> **Input material**
☆ ☆ ☆ ☆ ☆ ☆ ☆
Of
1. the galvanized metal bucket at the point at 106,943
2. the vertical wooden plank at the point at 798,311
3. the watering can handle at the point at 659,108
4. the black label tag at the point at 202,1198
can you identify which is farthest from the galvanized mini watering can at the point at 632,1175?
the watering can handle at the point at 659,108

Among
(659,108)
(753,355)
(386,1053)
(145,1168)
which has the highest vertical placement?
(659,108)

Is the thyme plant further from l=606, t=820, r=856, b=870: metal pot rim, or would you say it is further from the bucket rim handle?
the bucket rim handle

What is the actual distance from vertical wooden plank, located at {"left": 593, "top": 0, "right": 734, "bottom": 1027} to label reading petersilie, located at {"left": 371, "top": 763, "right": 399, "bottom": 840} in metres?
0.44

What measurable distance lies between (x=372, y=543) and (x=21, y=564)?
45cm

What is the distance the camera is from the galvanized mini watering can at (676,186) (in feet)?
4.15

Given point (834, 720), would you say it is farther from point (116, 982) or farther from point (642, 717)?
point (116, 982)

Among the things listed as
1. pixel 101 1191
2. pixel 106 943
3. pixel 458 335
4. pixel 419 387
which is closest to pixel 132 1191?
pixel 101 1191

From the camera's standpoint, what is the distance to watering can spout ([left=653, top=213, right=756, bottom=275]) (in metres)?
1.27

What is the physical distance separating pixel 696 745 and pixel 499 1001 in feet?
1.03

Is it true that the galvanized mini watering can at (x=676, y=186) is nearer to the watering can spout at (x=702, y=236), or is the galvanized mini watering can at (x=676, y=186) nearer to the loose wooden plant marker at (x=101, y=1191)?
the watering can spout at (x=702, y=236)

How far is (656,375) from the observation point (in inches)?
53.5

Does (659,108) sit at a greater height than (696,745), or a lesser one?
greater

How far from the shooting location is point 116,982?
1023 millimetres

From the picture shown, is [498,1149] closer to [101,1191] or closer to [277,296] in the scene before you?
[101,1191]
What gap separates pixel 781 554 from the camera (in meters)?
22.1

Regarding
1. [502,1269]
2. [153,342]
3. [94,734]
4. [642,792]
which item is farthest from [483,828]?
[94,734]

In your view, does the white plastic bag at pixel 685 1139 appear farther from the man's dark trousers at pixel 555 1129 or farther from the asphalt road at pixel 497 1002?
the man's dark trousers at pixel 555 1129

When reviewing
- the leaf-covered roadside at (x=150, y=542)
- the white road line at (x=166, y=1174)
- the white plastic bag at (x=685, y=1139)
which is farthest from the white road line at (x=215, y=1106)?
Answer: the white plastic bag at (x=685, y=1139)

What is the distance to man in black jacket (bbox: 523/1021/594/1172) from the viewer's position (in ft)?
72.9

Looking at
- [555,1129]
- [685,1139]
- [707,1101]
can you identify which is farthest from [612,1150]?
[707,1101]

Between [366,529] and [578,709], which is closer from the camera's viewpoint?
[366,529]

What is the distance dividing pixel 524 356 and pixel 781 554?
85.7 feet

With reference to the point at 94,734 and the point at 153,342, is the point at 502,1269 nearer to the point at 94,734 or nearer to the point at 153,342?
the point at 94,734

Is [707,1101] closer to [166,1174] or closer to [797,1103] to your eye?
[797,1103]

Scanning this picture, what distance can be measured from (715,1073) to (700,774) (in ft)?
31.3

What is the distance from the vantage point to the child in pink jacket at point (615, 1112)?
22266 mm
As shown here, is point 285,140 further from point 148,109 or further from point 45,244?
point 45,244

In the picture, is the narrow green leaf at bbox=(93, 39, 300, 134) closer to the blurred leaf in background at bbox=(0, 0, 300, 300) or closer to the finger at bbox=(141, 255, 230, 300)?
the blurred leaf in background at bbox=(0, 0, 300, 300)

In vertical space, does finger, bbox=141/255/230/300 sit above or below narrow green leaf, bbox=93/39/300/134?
☆ ☆ ☆ ☆ ☆ ☆ ☆
> **Task prompt**
Update the items above by changing every "vertical wooden plank" to "upright wooden board". Keep everything else the same.

> **Final result**
Of
1. the galvanized metal bucket at the point at 106,943
2. the upright wooden board at the point at 798,311
3. the watering can handle at the point at 659,108
4. the black label tag at the point at 202,1198
can you identify which is farthest from the galvanized mini watering can at the point at 632,1175?
the watering can handle at the point at 659,108

Among
(659,108)
(753,355)
(386,1053)
(145,1168)
which has the highest vertical placement?
(659,108)

Is the thyme plant further from l=606, t=820, r=856, b=870: metal pot rim, or would you say it is further from the bucket rim handle?
the bucket rim handle

What is the actual distance from upright wooden board, located at {"left": 593, "top": 0, "right": 734, "bottom": 1027} to label reading petersilie, located at {"left": 371, "top": 763, "right": 399, "bottom": 840} in metres?
0.44

What measurable distance lies between (x=372, y=543) and (x=21, y=564)?
45cm

What is the distance the camera is from the galvanized mini watering can at (676,186) (in feet)?
4.15

Given point (834, 720), would you say it is farther from point (116, 982) or farther from point (642, 717)?
point (116, 982)

Among the things listed as
1. pixel 101 1191
2. pixel 106 943
3. pixel 458 335
4. pixel 419 387
which is closest to pixel 132 1191?
pixel 101 1191

From the camera's standpoint, what is the distance to watering can spout ([left=653, top=213, right=756, bottom=275]) (in metres)?
1.27

What is the physical distance separating pixel 696 745 and pixel 499 1001 in feet?
1.03

Is it true that the galvanized mini watering can at (x=676, y=186) is nearer to the watering can spout at (x=702, y=236), or is the galvanized mini watering can at (x=676, y=186) nearer to the loose wooden plant marker at (x=101, y=1191)?
the watering can spout at (x=702, y=236)

How far is (656,375) from the observation point (in inches)?
53.5

Does (659,108) sit at a greater height than (696,745), or a lesser one?
greater

How far from the shooting location is point 116,982?
1023 millimetres

From the picture shown, is [498,1149] closer to [101,1191] or closer to [277,296] in the scene before you?
[101,1191]
What gap separates pixel 781 554 from the camera (in meters)?
22.1

Regarding
1. [502,1269]
2. [153,342]
3. [94,734]
4. [642,792]
which item is farthest from [483,828]?
[94,734]

In your view, does the white plastic bag at pixel 685 1139 appear farther from the man's dark trousers at pixel 555 1129 or farther from the asphalt road at pixel 497 1002?
the man's dark trousers at pixel 555 1129

When reviewing
- the leaf-covered roadside at (x=150, y=542)
- the white road line at (x=166, y=1174)
- the white plastic bag at (x=685, y=1139)
which is farthest from the white road line at (x=215, y=1106)?
Answer: the white plastic bag at (x=685, y=1139)

What is the distance to man in black jacket (bbox: 523/1021/594/1172) from the viewer's position (in ft)?
72.9

Looking at
- [555,1129]
- [685,1139]
- [707,1101]
can you identify which is farthest from [612,1150]?
[707,1101]

Between [366,529] and [578,709], which is closer from the camera's viewpoint?
[366,529]

What is the distance dividing pixel 524 356 and pixel 781 554?
85.7 feet

With reference to the point at 94,734 and the point at 153,342, is the point at 502,1269 nearer to the point at 94,734 or nearer to the point at 153,342?
the point at 94,734

Is [707,1101] closer to [166,1174] or closer to [797,1103] to your eye?
[797,1103]

Scanning this picture, what distance can be measured from (715,1073) to (700,774) (in ft)?
31.3

What is the distance from the vantage point to the child in pink jacket at point (615, 1112)?
22266 mm
As shown here, is point 285,140 further from point 148,109 or further from point 45,244?
point 45,244

In the picture, is the narrow green leaf at bbox=(93, 39, 300, 134) closer to the blurred leaf in background at bbox=(0, 0, 300, 300) or closer to the finger at bbox=(141, 255, 230, 300)?
the blurred leaf in background at bbox=(0, 0, 300, 300)

In vertical space, does finger, bbox=141/255/230/300 sit above or below narrow green leaf, bbox=93/39/300/134?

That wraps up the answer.